* Information provided
'''
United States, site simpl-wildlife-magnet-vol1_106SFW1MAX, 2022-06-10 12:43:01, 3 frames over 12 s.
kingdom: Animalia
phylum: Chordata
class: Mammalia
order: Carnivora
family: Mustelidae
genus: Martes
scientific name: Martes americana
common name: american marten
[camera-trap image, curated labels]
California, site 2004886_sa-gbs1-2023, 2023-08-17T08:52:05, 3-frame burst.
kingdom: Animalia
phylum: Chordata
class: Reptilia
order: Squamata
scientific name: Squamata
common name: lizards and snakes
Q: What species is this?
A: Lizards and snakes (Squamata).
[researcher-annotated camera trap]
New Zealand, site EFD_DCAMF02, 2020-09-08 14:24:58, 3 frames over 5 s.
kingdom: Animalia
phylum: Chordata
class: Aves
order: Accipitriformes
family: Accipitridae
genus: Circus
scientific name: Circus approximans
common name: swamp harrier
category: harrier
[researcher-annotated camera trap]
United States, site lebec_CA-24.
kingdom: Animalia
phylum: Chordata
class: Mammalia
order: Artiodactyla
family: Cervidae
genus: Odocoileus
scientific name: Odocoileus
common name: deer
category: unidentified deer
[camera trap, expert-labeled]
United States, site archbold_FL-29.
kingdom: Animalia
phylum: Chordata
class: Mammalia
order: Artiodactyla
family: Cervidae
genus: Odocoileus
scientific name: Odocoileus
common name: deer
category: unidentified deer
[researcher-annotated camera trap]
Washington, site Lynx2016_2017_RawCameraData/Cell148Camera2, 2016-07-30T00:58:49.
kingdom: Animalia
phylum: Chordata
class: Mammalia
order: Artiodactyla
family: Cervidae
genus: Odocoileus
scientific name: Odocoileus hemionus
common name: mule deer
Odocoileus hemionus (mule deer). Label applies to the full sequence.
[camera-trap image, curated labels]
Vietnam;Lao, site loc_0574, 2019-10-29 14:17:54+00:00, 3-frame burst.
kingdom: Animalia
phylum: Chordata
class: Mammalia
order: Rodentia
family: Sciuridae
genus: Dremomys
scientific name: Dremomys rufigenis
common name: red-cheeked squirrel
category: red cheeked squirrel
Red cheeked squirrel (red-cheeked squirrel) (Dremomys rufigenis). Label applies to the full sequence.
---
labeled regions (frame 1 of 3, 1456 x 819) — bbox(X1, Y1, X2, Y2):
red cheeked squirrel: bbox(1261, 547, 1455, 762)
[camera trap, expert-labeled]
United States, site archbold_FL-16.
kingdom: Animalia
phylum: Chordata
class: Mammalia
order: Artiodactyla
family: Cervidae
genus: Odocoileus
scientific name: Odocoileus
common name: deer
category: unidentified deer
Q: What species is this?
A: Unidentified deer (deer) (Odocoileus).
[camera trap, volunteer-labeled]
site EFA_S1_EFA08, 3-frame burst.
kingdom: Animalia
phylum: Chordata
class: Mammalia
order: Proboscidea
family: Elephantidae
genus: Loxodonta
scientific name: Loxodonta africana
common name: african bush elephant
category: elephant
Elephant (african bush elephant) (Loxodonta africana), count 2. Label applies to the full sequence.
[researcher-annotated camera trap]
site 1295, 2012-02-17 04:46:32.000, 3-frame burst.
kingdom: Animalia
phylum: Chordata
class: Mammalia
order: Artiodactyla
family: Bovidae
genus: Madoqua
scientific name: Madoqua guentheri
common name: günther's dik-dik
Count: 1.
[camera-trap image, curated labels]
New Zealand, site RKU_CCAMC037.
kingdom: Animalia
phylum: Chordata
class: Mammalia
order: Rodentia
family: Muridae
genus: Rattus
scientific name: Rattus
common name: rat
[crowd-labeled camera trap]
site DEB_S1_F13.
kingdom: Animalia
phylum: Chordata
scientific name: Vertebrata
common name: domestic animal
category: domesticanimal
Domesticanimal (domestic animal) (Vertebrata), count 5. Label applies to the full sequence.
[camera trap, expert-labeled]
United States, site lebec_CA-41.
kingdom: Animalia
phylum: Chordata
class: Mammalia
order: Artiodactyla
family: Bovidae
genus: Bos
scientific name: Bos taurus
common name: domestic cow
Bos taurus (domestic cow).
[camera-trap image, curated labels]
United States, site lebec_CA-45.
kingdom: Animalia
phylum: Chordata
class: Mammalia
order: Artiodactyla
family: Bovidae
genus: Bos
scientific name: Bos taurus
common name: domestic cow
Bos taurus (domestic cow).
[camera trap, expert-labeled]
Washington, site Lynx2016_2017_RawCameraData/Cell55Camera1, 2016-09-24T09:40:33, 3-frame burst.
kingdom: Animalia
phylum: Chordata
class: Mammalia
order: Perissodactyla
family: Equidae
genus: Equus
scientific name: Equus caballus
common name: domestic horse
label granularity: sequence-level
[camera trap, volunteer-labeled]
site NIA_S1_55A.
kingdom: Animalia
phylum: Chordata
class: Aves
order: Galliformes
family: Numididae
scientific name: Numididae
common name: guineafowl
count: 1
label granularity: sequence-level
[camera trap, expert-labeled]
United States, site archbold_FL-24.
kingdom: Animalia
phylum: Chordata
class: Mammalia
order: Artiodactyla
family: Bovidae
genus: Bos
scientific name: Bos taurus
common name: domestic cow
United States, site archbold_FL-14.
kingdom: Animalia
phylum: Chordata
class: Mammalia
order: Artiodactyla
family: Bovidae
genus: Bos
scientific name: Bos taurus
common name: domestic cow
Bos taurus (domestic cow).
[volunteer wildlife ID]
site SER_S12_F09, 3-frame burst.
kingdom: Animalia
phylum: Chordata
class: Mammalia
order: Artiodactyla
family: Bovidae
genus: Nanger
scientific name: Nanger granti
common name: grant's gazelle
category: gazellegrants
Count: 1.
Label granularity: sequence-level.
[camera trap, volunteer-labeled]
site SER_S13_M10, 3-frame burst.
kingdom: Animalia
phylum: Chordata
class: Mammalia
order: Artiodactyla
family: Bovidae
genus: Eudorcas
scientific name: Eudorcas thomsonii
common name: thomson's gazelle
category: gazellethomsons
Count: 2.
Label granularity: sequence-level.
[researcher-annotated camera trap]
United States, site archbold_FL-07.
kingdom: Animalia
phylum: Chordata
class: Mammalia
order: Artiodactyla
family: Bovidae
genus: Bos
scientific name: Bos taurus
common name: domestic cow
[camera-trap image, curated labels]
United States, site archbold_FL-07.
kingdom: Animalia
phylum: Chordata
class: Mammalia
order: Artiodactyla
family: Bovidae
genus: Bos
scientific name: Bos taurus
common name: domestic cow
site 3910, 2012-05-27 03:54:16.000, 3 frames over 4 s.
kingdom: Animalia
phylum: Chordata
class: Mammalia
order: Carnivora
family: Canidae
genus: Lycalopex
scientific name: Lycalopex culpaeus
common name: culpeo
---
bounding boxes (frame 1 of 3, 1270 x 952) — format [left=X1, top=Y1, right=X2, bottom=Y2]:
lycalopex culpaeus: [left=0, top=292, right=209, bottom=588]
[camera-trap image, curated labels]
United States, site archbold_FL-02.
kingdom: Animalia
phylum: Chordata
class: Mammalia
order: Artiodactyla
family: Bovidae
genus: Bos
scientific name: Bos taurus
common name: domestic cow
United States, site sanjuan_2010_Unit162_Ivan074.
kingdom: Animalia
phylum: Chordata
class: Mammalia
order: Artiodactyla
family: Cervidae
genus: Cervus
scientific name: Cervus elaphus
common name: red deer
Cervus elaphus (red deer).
'''
* What to produce
The data above, all of it, needs to be output exactly as written.

* Your solution
United States, site simpl-wildlife-magnet-vol1_106SFW1MAX, 2022-06-10 12:43:01, 3 frames over 12 s.
kingdom: Animalia
phylum: Chordata
class: Mammalia
order: Carnivora
family: Mustelidae
genus: Martes
scientific name: Martes americana
common name: american marten
[camera-trap image, curated labels]
California, site 2004886_sa-gbs1-2023, 2023-08-17T08:52:05, 3-frame burst.
kingdom: Animalia
phylum: Chordata
class: Reptilia
order: Squamata
scientific name: Squamata
common name: lizards and snakes
Q: What species is this?
A: Lizards and snakes (Squamata).
[researcher-annotated camera trap]
New Zealand, site EFD_DCAMF02, 2020-09-08 14:24:58, 3 frames over 5 s.
kingdom: Animalia
phylum: Chordata
class: Aves
order: Accipitriformes
family: Accipitridae
genus: Circus
scientific name: Circus approximans
common name: swamp harrier
category: harrier
[researcher-annotated camera trap]
United States, site lebec_CA-24.
kingdom: Animalia
phylum: Chordata
class: Mammalia
order: Artiodactyla
family: Cervidae
genus: Odocoileus
scientific name: Odocoileus
common name: deer
category: unidentified deer
[camera trap, expert-labeled]
United States, site archbold_FL-29.
kingdom: Animalia
phylum: Chordata
class: Mammalia
order: Artiodactyla
family: Cervidae
genus: Odocoileus
scientific name: Odocoileus
common name: deer
category: unidentified deer
[researcher-annotated camera trap]
Washington, site Lynx2016_2017_RawCameraData/Cell148Camera2, 2016-07-30T00:58:49.
kingdom: Animalia
phylum: Chordata
class: Mammalia
order: Artiodactyla
family: Cervidae
genus: Odocoileus
scientific name: Odocoileus hemionus
common name: mule deer
Odocoileus hemionus (mule deer). Label applies to the full sequence.
[camera-trap image, curated labels]
Vietnam;Lao, site loc_0574, 2019-10-29 14:17:54+00:00, 3-frame burst.
kingdom: Animalia
phylum: Chordata
class: Mammalia
order: Rodentia
family: Sciuridae
genus: Dremomys
scientific name: Dremomys rufigenis
common name: red-cheeked squirrel
category: red cheeked squirrel
Red cheeked squirrel (red-cheeked squirrel) (Dremomys rufigenis). Label applies to the full sequence.
---
labeled regions (frame 1 of 3, 1456 x 819) — bbox(X1, Y1, X2, Y2):
red cheeked squirrel: bbox(1261, 547, 1455, 762)
[camera trap, expert-labeled]
United States, site archbold_FL-16.
kingdom: Animalia
phylum: Chordata
class: Mammalia
order: Artiodactyla
family: Cervidae
genus: Odocoileus
scientific name: Odocoileus
common name: deer
category: unidentified deer
Q: What species is this?
A: Unidentified deer (deer) (Odocoileus).
[camera trap, volunteer-labeled]
site EFA_S1_EFA08, 3-frame burst.
kingdom: Animalia
phylum: Chordata
class: Mammalia
order: Proboscidea
family: Elephantidae
genus: Loxodonta
scientific name: Loxodonta africana
common name: african bush elephant
category: elephant
Elephant (african bush elephant) (Loxodonta africana), count 2. Label applies to the full sequence.
[researcher-annotated camera trap]
site 1295, 2012-02-17 04:46:32.000, 3-frame burst.
kingdom: Animalia
phylum: Chordata
class: Mammalia
order: Artiodactyla
family: Bovidae
genus: Madoqua
scientific name: Madoqua guentheri
common name: günther's dik-dik
Count: 1.
[camera-trap image, curated labels]
New Zealand, site RKU_CCAMC037.
kingdom: Animalia
phylum: Chordata
class: Mammalia
order: Rodentia
family: Muridae
genus: Rattus
scientific name: Rattus
common name: rat
[crowd-labeled camera trap]
site DEB_S1_F13.
kingdom: Animalia
phylum: Chordata
scientific name: Vertebrata
common name: domestic animal
category: domesticanimal
Domesticanimal (domestic animal) (Vertebrata), count 5. Label applies to the full sequence.
[camera trap, expert-labeled]
United States, site lebec_CA-41.
kingdom: Animalia
phylum: Chordata
class: Mammalia
order: Artiodactyla
family: Bovidae
genus: Bos
scientific name: Bos taurus
common name: domestic cow
Bos taurus (domestic cow).
[camera-trap image, curated labels]
United States, site lebec_CA-45.
kingdom: Animalia
phylum: Chordata
class: Mammalia
order: Artiodactyla
family: Bovidae
genus: Bos
scientific name: Bos taurus
common name: domestic cow
Bos taurus (domestic cow).
[camera trap, expert-labeled]
Washington, site Lynx2016_2017_RawCameraData/Cell55Camera1, 2016-09-24T09:40:33, 3-frame burst.
kingdom: Animalia
phylum: Chordata
class: Mammalia
order: Perissodactyla
family: Equidae
genus: Equus
scientific name: Equus caballus
common name: domestic horse
label granularity: sequence-level
[camera trap, volunteer-labeled]
site NIA_S1_55A.
kingdom: Animalia
phylum: Chordata
class: Aves
order: Galliformes
family: Numididae
scientific name: Numididae
common name: guineafowl
count: 1
label granularity: sequence-level
[camera trap, expert-labeled]
United States, site archbold_FL-24.
kingdom: Animalia
phylum: Chordata
class: Mammalia
order: Artiodactyla
family: Bovidae
genus: Bos
scientific name: Bos taurus
common name: domestic cow
United States, site archbold_FL-14.
kingdom: Animalia
phylum: Chordata
class: Mammalia
order: Artiodactyla
family: Bovidae
genus: Bos
scientific name: Bos taurus
common name: domestic cow
Bos taurus (domestic cow).
[volunteer wildlife ID]
site SER_S12_F09, 3-frame burst.
kingdom: Animalia
phylum: Chordata
class: Mammalia
order: Artiodactyla
family: Bovidae
genus: Nanger
scientific name: Nanger granti
common name: grant's gazelle
category: gazellegrants
Count: 1.
Label granularity: sequence-level.
[camera trap, volunteer-labeled]
site SER_S13_M10, 3-frame burst.
kingdom: Animalia
phylum: Chordata
class: Mammalia
order: Artiodactyla
family: Bovidae
genus: Eudorcas
scientific name: Eudorcas thomsonii
common name: thomson's gazelle
category: gazellethomsons
Count: 2.
Label granularity: sequence-level.
[researcher-annotated camera trap]
United States, site archbold_FL-07.
kingdom: Animalia
phylum: Chordata
class: Mammalia
order: Artiodactyla
family: Bovidae
genus: Bos
scientific name: Bos taurus
common name: domestic cow
[camera-trap image, curated labels]
United States, site archbold_FL-07.
kingdom: Animalia
phylum: Chordata
class: Mammalia
order: Artiodactyla
family: Bovidae
genus: Bos
scientific name: Bos taurus
common name: domestic cow
site 3910, 2012-05-27 03:54:16.000, 3 frames over 4 s.
kingdom: Animalia
phylum: Chordata
class: Mammalia
order: Carnivora
family: Canidae
genus: Lycalopex
scientific name: Lycalopex culpaeus
common name: culpeo
---
bounding boxes (frame 1 of 3, 1270 x 952) — format [left=X1, top=Y1, right=X2, bottom=Y2]:
lycalopex culpaeus: [left=0, top=292, right=209, bottom=588]
[camera-trap image, curated labels]
United States, site archbold_FL-02.
kingdom: Animalia
phylum: Chordata
class: Mammalia
order: Artiodactyla
family: Bovidae
genus: Bos
scientific name: Bos taurus
common name: domestic cow
United States, site sanjuan_2010_Unit162_Ivan074.
kingdom: Animalia
phylum: Chordata
class: Mammalia
order: Artiodactyla
family: Cervidae
genus: Cervus
scientific name: Cervus elaphus
common name: red deer
Cervus elaphus (red deer).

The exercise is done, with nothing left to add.